I put an Advance auto radiator in my 71 mustang back in 2000. Still good. I put rockauto units in 93 Grand Cherokee, and 1994 F150 with good results. Sorry no LS specific radiator experience.
 
This is un-real. I just replaced my radiator with a crack in the exact same spot as Blk04LS's pic.

If it's any encouragement I did it myself with about 45 minutes of help from a curious electrician that was installing a porch light for me that day. Total job time was about 5 hours. I consider myself a novice wrenchman. I'm a right arm amputee.

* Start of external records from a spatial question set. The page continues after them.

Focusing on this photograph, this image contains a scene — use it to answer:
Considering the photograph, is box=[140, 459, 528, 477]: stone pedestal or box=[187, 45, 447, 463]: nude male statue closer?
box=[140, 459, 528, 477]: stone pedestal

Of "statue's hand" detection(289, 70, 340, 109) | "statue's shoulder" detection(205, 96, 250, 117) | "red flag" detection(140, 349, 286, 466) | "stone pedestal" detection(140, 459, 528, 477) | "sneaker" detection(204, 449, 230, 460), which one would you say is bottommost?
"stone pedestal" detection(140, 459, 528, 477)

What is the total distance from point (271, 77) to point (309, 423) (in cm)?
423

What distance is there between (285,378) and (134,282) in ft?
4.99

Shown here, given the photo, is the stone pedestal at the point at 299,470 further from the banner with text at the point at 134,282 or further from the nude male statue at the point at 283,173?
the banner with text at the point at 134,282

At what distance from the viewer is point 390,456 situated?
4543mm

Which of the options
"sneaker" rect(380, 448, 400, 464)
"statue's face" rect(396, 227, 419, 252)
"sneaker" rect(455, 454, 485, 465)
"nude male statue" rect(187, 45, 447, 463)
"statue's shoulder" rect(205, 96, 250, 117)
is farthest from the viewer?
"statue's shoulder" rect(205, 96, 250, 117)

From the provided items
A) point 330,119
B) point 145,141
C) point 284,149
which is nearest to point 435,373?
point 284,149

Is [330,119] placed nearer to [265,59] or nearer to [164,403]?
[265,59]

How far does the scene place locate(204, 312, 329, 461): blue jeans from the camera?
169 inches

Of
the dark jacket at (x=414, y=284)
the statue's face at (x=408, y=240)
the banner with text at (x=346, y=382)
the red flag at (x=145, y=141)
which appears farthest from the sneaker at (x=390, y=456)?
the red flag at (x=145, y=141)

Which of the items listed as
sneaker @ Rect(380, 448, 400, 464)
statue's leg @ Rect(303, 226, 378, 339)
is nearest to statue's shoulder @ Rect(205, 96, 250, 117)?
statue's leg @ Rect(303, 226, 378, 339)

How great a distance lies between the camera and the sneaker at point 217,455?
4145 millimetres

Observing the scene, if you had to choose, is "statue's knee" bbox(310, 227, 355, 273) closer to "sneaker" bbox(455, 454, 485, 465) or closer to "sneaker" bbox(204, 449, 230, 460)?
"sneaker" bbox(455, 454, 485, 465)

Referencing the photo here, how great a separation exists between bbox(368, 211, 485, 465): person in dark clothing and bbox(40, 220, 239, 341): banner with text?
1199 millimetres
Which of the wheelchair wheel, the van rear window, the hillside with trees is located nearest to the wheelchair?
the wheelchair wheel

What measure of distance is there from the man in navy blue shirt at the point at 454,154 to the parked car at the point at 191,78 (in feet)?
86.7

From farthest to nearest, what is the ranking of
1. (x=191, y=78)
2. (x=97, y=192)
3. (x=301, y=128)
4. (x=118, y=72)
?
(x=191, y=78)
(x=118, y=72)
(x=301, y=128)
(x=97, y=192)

I am however still suffering from the fine tuning. Can't seem to get the fan to turn on, which in turn may have blown my compressor's pressure release valve. It hissed madly for about 10 minutes upon first start up and since then is not cooling.

I too used the Advance Auto Ready-Rad for around $105 after discount.
 
03, so you should have the fan with the two connectors, the heavy current connector and the control connector. Did you reconnect both?
The AC has a pressure sensor on the high side. It should have shut the compressor off before it got high enough to trigger the pressure relief.
 
sorry to revive an old thread, been searching like mad.

so the rad can be pulled from the top in a 2nd gen?

this darn thing is the most complicated car I've worked on yet!

From what I understand it can be removed from the top, but it is infinitely easier (almost required) to load from the bottom.